На следующий день, когда Артём вернулся из столовой, рядом с его грубой кособокой скамейкой — золушкой стояла ладная крепкая скамейка — принцесса. Она сияла на солнце древесной свежестью. Коричневые отполированные сучки, будто родимые пятна, были рассыпаны на гладкой поверхности. Казалось, четыре фигурные ножки сами выросли из широкой доски. Скамейка, в отличие от Артёмовой, была сделана без единого гвоздя. И лишь в пазах застыл белыми пузырьками казеиновый клей. Мимо такой скамейки не пройдёшь: остановишься, полюбуешься и присядешь. Сама тебя приглашает, уговаривает.
Глава двенадцатая
1
Артёма уже все знали в посёлке и, проходя мимо дома, здоровались по сельскому обычаю: мужчины снимали кепки, а женщины кланялись, певуче произнося при этом:
— Доброго здоровьичка-а!
Артём тоже кланялся, отвечал, что на «здоровьичко» пока не жалуется, желал всем доброго утра. Гаврилыч, занятый своим делом, на дорогу не смотрел. И вообще, если с кем он и здоровался, то делал это обстоятельно: вонзал топор в бревно, подходил к калитке, крепко жал руку, потом доставал табак, бумагу и закуривал. Начинался разговор о последних новостях и о дороге, которую никто не хочет ремонтировать. Человек, спешащий на работу, разумеется, не мог подолгу задерживаться, поэтому Гаврилыч охотно беседовал со стариками и старухами. Выкурив цигарку, внезапно обрывал неторопливый, разговор и, забыв про собеседника, снова брался за топор. А собеседник, несколько ошарашенный, ещё с минуту топтался на месте, потом, вспомнив про дела, смущённый, уходил.

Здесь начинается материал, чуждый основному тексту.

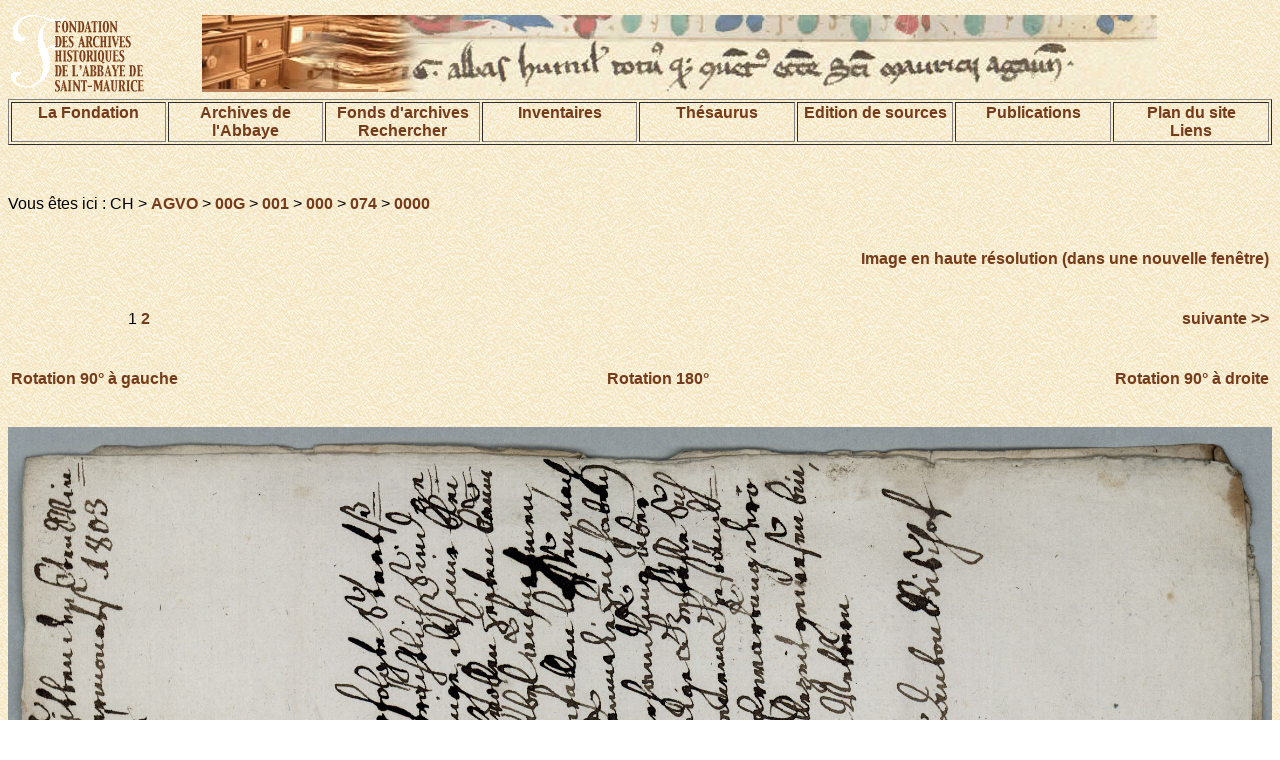

--- FILE ---
content_type: text/html; charset=UTF-8
request_url: https://www.aasm.ch/fonds/agvog/index.php?session=public&lang=fr&action=image&ref=CH%20AGVO%2000G%20001%20000%20074%200000&rotationAngle=270&img=0
body_size: 3906
content:
<!DOCTYPE html PUBLIC "-//W3C//DTD HTML 4.01 Transitional//EN">
<html>
<head>
<title>DIGI-ARCHIVES</title>
<meta http-equiv="Content-Type" content="text/html; charset=UTF-8">


<link href="/pages/digi-archives.css" rel="stylesheet" type="text/css">
<style type="text/css">
<!--
.Style1 {font-size: 32px}
-->
</style>
</head>
<body background="/images/bkgrd.gif">
<table width="100%" border="0" align="center">
<tr>
<td width="15%">
<img name="bandeau" alt="Fondation des Archives historiques de l'Abbaye de Saint-Maurice" src="/images/demo_r2_c1d.gif" ></td>
<td width="85%">
<img src="/images/base_r1_c1.jpg" alt="image de texte ancien" name="bandeau" border="0"></td>

</tr>
</table>




<table width="100%" align="center" border="1">
<tr valign="TOP">
 <td width="12%"><div align="center"><a href="/pages/fondation.html">La Fondation </a></div></td>
    <td width="12%"><div align="center"><a href="/pages/archives.html">Archives de l'Abbaye</a></div></td>
    <td width="12%"><div align="center">
    	<a href="/pages/fonds.html">Fonds d'archives</a>
    <br>
    	<a href="/index.php?action=recherche&subaction=makesearch&lang=fr">Rechercher</a>
    </div></td>
    <td width="12%"><div align="center"><a href="/pages/inventaires.html">Inventaires</a></div></td>
    <td width="12%"><div align="center"><a href="/index.php?action=beginThesaurusSearch&session=public&lang=fr">Th&eacute;saurus</a></div></td>
    <td width="12%"><div align="center"><a href="/pages/edition.html">Edition de sources</a></div></td>
	<td width="12%"><div align="center"><a href="/pages/publication.html">Publications</a></div></td>
    <td width="12%"><div align="center"><a href="/pages/plan.html">Plan du site<br>Liens</a></div></td>
  </tr>
</table>
<p align="center">&nbsp;</p>



<p class="texteSite">Vous &ecirc;tes ici : CH &gt; <a href=./index.php?session=&lang=fr&action=browse&ref=CH%20AGVO>AGVO</a> &gt; <a href=./index.php?session=&lang=fr&action=browse&ref=CH%20AGVO%2000G>00G</a> &gt; <a href=./index.php?session=&lang=fr&action=browse&ref=CH%20AGVO%2000G%20001>001</a> &gt; <a href=./index.php?session=&lang=fr&action=browse&ref=CH%20AGVO%2000G%20001%20000>000</a> &gt; <a href=./index.php?session=&lang=fr&action=browse&ref=CH%20AGVO%2000G%20001%20000%20074>074</a> &gt; <a href=./index.php?session=&lang=fr&action=browse&ref=CH%20AGVO%2000G%20001%20000%20074%200000>0000</a></p><br><table width=100%><tr><td align=left>&nbsp;</td><td align=right><a href=./index.php?session=public&lang=fr&action=imagefs&ref=CH%20AGVO%2000G%20001%20000%20074%200000&img=0&rotationAngle=270 target=_blank>Image en haute r&eacute;solution (dans une nouvelle fen&ecirc;tre)</a></td></tr></table><br><br><table width=100%><tr></td><td align=center class="texteSite">1 <a href=./index.php?session=public&action=image&ref=CH%20AGVO%2000G%20001%20000%20074%200000&img=1>2</a> </td><td align=right><a href=./index.php?session=public&lang=fr&action=image&ref=CH%20AGVO%2000G%20001%20000%20074%200000&img=1>&nbsp;suivante&nbsp;&gt;&gt;</a></td></tr></table><br><br><table width=100%><tr><td align=left><a href=./index.php?session=public&lang=fr&action=image&ref=CH%20AGVO%2000G%20001%20000%20074%200000&rotationAngle=180&img=0>Rotation 90&deg; &agrave; gauche</a></td><td align=center><a href=./index.php?session=public&lang=fr&action=image&ref=CH%20AGVO%2000G%20001%20000%20074%200000&rotationAngle=90&img=0>Rotation 180&deg;</a></td><td align=right><a href=./index.php?session=public&lang=fr&action=image&ref=CH%20AGVO%2000G%20001%20000%20074%200000&rotationAngle=0&img=0>Rotation 90&deg; &agrave; droite</a></td></tr></table><br><br><img src=./index.php?session=public&lang=fr&action=showimg&ref=CH%20AGVO%2000G%20001%20000%20074%200000%200001&xmin=0.0&ymin=0.0&xmax=100.0&ymax=100.0&rotationAngle=270 width=100%><br>Copyright &copy; Digiarchives 2025<br><br><p><a href="#1">
Retour au sommet de la page</a></p>

</body>
</html>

В субботу поздно вечером, когда на танцплощадке умолкла музыка, в калитку громко постучали. Артём наспех оделся и вышел. Над домом ярко светила полная луна. Доски у колодца серебристо блестели.
Стучал Кошкин. Он тоже, видно, только что соскочил с тёплой постели, глаза его часто — часто мигали, будто в них попала пушинка с подушки, а лицо было озабоченным.
— Там, у вокзала, сильно дерутся, — сказал он. — Надо что — то делать.
Ещё не зная, что делать, Артём вместе с ним побежал к тускло освещённому вокзалу. Они немного опоздали. Драка только что закончилась, и один из парней стоял на коленях, согнувшись в три погибели. Даже при луне было видно, как побледнело его лицо. Парень прижимал обе ладони к правому боку и негромко стонал. Заметив приближающихся Артёма и Кошкина, три других парня пустились бежать. Не раздумывая, Артём бросился вдогонку за одним из них. У железнодорожного пакгауза парень что — то выбросил. Предмет, холодно блеснув в лунном свете, упал в траву. У пульмана, стоявшего в тупике, Артём настиг беглеца и обхватил за плечи. Парень молча стал вырываться, и тогда Артём повалил его прямо на блестящие рельсы. Парень затих, дыша водочным перегаром. Артём поднялся и сказал:
— Быстренько вставай, и пойдём!
Тот покорно встал и пошёл назад, где все ещё стоял на коленях раненый. Возле него маячила фигура Алексея Даниловича. По дороге Артём поднял брошенный нож и положил в карман. Кошкин нагнулся над пострадавшим. Парень, не обращая на него внимания, молча разглядывал свою окровавленную ладонь.
— Олежка! — узнал подошедшего Кошкин. — Доигрался, сукин сын! — Взглянув на Артёма, пояснил: — Первый драчун в посёлке… В прошлом году судили паразита. Два года условно получил и вот тебе снова отличился!
Олежка молчал, угрюмо глядя в сторону. Спутанные черные волосы низко нависли над глазами. Белая рубаха разорвана у локтя, вся в черных пятнах.
— Твоя работа? — кивнул Кошкин на раненого.
— Ты ещё не милиционер, дядя Алексей, — пробурчал Олежка, — а всего — навсего дружинник…
— Видали, как разговаривает! — возмутился Кошкин. — Ничего, в милиции по — другому заговоришь!
Артём вытащил из кармана финку и протянул Алексею Даниловичу.
— Вот выбросил…
— Ну, Олежка, — разглядывая нож, сказал Кошкин, — твоя песенка спета. Не был ты человеком и, видно, не будешь… Жалко батьку. Вот из — за такого стервеца теперь сколько неприятностей ему.